"Tidak," sambung Antares seakan-akan bisa membaca pikiran putrinya, "tidak secara harfiah bahwa kau mesti mengubah dirimu menjadi kunang-kunang. Kau mesti menggunakan intuisimu untuk bisa menjadi kunang-kunang."
Itu sama sekali tidak membantu dan malah membuat Najma semakin bingung. Dia baru berusia 9 tahun dan belum tahu apa-apa soal intuisi. Apa yang dimaksud ayahnya pasti sebuah pembelajaran; hanya itulah yang Najma yakini sekarang ini.
"Aku akan berusaha memahami itu," ucap Najma dengan nada lembut. Dia memandangi debu langit yang berkedip-kedip, mengerumuni sebuah bola cahaya yang disebutnya Dewi Malam. Rembulan itu tidak terhalangi oleh awan apa pun; sungguh gemilang!
Selembar daun tabebuya dari pohon yang menaungi ayah dan anak itu gugur perlahan hingga mendarat di bayangan Dewi Malam yang terpantul di tengah danau. Najma yang menyaksikan kebetulan itu segera menggertakkan lengan ayahnya.
"Lihat! Betapa kebetulannya itu!"
"Rembulan sedang bercermin," ujar Antares.
"Bercermin?"
Antares mengangguk dengan serius. "Semesta itu hidup, Najma. Setiap saat, mereka memerhatikan kita dan kadang-kadang hanya bergeming. Mereka menyaksikan pembantaian alam oleh manusia, dan pada saat tertentu, mereka membalasnya."

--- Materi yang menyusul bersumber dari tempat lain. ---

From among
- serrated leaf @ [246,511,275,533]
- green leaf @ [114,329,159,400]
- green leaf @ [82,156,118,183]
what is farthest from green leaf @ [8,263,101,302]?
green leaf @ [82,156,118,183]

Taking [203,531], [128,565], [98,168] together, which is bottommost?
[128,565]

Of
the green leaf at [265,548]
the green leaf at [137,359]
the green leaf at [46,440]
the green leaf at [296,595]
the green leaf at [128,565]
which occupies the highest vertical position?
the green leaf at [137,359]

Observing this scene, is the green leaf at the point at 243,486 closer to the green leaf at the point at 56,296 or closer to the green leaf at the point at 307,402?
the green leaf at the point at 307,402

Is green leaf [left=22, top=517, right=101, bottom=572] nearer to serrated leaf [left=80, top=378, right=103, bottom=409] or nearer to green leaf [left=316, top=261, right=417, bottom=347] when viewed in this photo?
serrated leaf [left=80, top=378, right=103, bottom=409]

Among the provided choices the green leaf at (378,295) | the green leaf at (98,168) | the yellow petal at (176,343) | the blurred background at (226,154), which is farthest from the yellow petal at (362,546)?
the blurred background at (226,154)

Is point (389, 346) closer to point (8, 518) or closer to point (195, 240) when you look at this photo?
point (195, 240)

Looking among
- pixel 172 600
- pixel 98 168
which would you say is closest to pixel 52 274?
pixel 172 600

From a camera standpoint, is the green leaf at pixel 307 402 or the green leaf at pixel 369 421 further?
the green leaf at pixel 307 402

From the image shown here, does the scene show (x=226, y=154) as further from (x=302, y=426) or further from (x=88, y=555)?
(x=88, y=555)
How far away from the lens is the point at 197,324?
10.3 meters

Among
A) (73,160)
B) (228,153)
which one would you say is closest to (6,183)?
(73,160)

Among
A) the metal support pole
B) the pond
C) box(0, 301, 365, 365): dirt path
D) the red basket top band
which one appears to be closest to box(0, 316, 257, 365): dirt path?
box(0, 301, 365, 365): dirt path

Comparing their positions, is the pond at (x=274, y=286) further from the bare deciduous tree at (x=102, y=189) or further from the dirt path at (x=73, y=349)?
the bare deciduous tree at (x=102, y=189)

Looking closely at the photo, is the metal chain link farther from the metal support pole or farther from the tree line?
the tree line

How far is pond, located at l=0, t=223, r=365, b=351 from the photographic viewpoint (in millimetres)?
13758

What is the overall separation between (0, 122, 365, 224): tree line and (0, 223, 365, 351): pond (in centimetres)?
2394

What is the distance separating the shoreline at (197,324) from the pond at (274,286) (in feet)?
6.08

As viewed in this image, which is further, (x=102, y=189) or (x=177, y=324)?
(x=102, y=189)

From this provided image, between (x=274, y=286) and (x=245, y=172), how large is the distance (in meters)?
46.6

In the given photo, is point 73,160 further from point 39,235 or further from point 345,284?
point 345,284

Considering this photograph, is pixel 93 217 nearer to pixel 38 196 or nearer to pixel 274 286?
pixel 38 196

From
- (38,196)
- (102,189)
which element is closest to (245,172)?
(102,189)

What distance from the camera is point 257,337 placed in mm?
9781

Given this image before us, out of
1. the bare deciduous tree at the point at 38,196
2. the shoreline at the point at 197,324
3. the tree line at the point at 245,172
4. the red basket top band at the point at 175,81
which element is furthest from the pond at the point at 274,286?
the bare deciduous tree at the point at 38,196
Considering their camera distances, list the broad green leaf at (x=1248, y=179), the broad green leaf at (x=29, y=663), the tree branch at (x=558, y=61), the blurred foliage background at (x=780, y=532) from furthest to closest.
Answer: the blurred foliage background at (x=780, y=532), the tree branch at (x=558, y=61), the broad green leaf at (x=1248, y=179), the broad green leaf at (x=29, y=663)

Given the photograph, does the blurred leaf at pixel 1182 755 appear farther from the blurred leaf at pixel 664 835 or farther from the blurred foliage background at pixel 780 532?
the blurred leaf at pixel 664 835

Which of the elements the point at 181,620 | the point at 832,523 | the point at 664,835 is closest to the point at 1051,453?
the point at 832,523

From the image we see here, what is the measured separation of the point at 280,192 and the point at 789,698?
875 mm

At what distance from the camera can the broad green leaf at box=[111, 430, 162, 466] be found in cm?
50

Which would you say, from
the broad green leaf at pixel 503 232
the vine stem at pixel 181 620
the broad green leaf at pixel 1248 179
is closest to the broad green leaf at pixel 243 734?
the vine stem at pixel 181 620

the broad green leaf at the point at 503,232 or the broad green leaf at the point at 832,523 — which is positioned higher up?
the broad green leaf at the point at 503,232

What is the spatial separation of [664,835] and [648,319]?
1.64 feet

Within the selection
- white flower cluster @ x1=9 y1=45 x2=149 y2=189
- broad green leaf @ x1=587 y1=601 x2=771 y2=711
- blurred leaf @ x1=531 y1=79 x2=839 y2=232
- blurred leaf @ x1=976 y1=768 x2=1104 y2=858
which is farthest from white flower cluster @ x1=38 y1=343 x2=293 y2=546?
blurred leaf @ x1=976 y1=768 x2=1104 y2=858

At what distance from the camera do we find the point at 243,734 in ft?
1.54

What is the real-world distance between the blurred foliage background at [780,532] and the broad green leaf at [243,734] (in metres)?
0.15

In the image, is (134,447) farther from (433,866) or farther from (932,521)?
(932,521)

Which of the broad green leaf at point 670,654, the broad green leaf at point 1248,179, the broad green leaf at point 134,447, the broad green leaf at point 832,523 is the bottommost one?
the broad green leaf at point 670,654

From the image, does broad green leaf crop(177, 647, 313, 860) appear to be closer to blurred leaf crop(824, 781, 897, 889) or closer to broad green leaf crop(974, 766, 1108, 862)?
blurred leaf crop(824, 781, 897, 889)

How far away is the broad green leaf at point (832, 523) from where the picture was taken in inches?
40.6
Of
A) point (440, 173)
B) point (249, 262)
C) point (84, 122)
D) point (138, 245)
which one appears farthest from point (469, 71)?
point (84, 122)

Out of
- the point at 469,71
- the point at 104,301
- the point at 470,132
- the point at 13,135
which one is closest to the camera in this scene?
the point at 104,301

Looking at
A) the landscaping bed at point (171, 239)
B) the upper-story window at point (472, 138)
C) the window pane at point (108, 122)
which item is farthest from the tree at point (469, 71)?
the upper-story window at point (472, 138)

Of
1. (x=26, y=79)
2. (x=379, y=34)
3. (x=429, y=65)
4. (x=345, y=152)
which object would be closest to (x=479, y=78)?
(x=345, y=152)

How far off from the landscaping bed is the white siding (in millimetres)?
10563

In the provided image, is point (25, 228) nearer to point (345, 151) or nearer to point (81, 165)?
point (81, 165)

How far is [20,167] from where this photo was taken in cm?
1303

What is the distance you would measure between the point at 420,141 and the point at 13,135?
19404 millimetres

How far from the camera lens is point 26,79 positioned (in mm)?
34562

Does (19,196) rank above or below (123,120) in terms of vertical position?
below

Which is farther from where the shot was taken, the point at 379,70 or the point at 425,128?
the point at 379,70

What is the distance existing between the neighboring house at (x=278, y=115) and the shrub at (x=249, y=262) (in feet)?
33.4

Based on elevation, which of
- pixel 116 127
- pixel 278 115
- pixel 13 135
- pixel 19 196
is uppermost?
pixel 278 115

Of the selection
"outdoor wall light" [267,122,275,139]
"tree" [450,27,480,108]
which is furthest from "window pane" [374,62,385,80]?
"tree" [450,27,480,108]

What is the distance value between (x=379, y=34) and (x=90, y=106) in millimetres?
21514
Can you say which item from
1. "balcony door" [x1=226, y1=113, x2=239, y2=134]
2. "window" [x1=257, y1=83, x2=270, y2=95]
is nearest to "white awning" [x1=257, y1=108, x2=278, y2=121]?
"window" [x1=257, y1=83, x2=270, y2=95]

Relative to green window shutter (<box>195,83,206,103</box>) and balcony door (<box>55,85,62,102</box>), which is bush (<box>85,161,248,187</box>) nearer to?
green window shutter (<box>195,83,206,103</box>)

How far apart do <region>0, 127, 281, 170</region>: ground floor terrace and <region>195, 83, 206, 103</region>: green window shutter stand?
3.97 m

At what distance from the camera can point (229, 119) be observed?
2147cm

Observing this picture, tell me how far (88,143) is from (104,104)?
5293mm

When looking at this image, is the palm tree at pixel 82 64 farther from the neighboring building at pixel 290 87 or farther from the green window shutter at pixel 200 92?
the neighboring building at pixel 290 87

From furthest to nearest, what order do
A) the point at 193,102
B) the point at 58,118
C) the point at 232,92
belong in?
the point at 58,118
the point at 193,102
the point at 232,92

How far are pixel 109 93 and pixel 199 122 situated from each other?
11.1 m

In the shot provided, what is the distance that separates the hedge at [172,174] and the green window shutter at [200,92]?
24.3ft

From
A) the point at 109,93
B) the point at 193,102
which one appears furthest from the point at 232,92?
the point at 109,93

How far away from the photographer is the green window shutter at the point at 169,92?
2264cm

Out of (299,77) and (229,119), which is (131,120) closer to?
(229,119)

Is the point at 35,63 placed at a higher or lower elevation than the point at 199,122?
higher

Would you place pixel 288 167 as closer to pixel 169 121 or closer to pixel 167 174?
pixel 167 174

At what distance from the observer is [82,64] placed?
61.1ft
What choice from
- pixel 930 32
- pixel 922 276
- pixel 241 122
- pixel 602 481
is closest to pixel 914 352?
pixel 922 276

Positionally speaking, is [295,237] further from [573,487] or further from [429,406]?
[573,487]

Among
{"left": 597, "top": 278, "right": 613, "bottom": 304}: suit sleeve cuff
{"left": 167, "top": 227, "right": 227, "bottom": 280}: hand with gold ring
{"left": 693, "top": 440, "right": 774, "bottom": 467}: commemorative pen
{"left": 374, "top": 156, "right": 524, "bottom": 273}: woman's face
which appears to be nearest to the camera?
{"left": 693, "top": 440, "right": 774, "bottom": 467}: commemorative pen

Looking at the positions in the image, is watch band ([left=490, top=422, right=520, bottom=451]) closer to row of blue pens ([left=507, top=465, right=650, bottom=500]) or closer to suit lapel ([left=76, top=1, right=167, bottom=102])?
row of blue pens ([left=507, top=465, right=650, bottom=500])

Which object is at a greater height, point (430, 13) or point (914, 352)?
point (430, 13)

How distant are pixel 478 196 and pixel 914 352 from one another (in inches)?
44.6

Keringat dingin membasahi pelipis mata Najma. Mulutnya terasa kering, berusaha menelan sisa ludah untuk menenangkan gemetaran tubuhnya. Ini bukan tentang dinginnya malam, meskipun itu patut diperhitungkan, tapi tentang sesuatu yang baru diketahuinya.
"Bintang-bintang pun sama?" tanyanya.
"Tentu. Kau kira apa mata kita ini? Ketika kita melihat alam semesta dengan kekaguman, kita tidak hanya melihat mereka dengan segala keindahannya. Lebih dari itu, mereka juga melihat dirinya sendiri lewat pantulan di mata kita.